WE REQUIRE SIGNED CONSENT BEFORE PROCEEDING WITH THE VASECTOMY. WE WILL PROVIDE YOU WITH A FORM TO SIGN AT THE OFFICE. PLEASE FEEL FREE TO DISCUSS IT WITH US FIRST BEFORE SIGNING IT.

I, (print)____________________________ the undersigned, hereby request and voluntarily consent to the operation of No-Scalpel Vasectomy to be performed by Dr. _________________. The doctor has provided me with information explaining that this operation is intended to result in permanent sterility, making me no longer capable of starting a pregnancy and fathering children. I also understand that the operation may not result in sterility and that no guarantee of sterility has been given to me.
I have been told that the operation has possible complications such as bleeding and pain.
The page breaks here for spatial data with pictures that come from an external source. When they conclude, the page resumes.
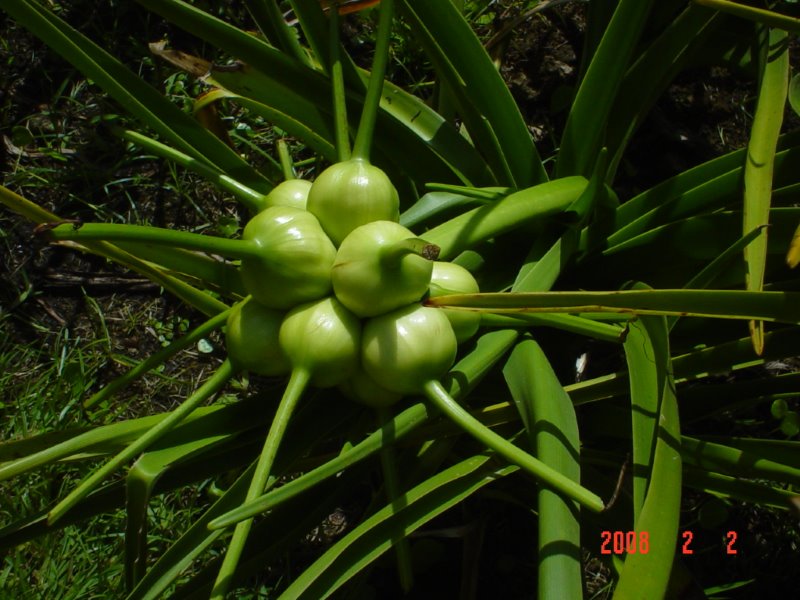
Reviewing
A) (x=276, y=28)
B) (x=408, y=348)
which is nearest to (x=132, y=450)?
(x=408, y=348)

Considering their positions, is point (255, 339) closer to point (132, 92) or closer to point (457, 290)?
point (457, 290)

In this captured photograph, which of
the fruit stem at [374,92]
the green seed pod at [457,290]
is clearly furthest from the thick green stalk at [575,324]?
the fruit stem at [374,92]

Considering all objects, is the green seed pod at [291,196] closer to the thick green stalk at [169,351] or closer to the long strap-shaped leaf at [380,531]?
the thick green stalk at [169,351]

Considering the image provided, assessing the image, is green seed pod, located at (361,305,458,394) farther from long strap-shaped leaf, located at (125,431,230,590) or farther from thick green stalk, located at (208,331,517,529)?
long strap-shaped leaf, located at (125,431,230,590)

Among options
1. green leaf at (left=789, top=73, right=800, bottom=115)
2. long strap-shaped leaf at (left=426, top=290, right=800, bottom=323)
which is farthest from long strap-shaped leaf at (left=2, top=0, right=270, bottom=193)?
green leaf at (left=789, top=73, right=800, bottom=115)

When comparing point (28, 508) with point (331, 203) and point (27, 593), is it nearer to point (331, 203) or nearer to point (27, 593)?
point (27, 593)

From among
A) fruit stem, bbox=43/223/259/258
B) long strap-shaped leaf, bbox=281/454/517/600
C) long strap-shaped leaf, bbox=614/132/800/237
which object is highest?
long strap-shaped leaf, bbox=614/132/800/237

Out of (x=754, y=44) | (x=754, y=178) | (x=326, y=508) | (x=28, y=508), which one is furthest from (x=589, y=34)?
(x=28, y=508)
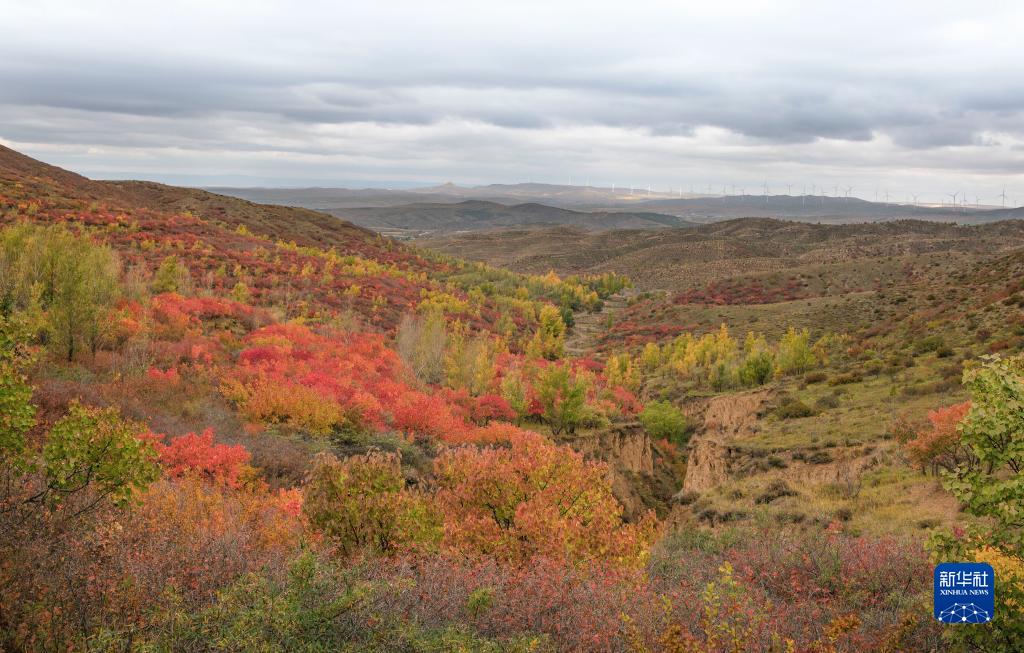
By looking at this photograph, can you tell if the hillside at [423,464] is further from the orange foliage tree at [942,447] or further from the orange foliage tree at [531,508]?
the orange foliage tree at [942,447]

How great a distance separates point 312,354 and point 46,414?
689 inches

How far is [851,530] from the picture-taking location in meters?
17.7

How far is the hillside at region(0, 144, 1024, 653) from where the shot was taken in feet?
28.4

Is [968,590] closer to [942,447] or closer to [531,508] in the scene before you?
[531,508]

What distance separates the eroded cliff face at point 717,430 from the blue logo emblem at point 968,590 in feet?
68.3

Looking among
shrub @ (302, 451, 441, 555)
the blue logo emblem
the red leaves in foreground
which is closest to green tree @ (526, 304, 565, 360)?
the red leaves in foreground

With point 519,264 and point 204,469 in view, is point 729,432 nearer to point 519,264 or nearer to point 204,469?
point 204,469

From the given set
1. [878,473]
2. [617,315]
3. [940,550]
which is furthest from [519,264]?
[940,550]

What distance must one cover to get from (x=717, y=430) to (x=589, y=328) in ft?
174

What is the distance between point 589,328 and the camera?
92688 millimetres

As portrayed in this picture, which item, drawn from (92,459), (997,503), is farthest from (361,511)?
(997,503)

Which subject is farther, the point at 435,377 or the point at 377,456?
the point at 435,377

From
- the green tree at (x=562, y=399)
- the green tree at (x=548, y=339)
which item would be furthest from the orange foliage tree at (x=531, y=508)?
the green tree at (x=548, y=339)

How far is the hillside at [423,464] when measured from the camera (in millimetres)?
8664
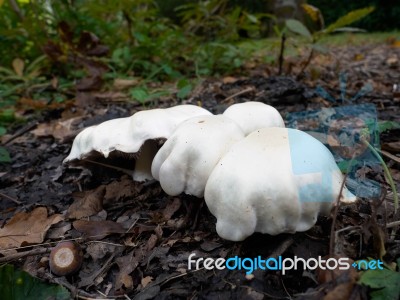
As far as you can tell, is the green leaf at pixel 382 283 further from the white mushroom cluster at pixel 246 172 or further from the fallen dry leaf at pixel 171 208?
the fallen dry leaf at pixel 171 208

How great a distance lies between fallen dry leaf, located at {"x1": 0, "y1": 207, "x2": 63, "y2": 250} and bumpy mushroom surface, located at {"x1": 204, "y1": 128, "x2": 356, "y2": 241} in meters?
0.99

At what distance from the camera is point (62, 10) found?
4.78m

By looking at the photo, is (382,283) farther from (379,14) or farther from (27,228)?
(379,14)

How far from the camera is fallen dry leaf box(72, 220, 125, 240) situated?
5.76 ft

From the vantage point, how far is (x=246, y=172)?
1.33 m

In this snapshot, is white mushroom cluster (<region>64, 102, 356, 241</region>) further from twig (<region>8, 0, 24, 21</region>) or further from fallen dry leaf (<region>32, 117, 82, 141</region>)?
twig (<region>8, 0, 24, 21</region>)

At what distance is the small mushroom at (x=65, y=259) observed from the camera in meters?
1.53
Reuniting of the channels (spontaneous reversal) happens in approximately 0.1 % of men, usually within the first three months after the procedure.
If the vasectomy is successful, the chances of my fertility returning after negative sperm counts are extremely small.
I have been told that surgical reversal of vasectomy is possible but this does not necessarily result in a return of the ability to father children.
I have been advised that, because residual sperm is present above the site of the vasectomy after the operation, a semen test should be performed after 20 ejaculations in order to demonstrate that no sperm remain. I have been advised to wait at least 10 weeks before having the test to check for spontaneous reversal.
Each individual or couple may have different levels of comfort with the chances of a spontaneous reversal. For this reason, further tests may be done at the individual’s discretion.
I am aware that I will need to continue with another contraceptive method until tests are negative.
I have been informed of the usual post-operative care necessary to reduce complications arising after surgery.
I understand that if I choose to take a tranquilizer before the procedure it may make me too drowsy to drive safely, and I agree to arrange a ride home. If I decide to drive myself, I acknowledge that I have been advised by the doctor to not do so and I take full responsibility upon myself for my actions and their consequences.

I have read all the above and agree to these terms and conditions.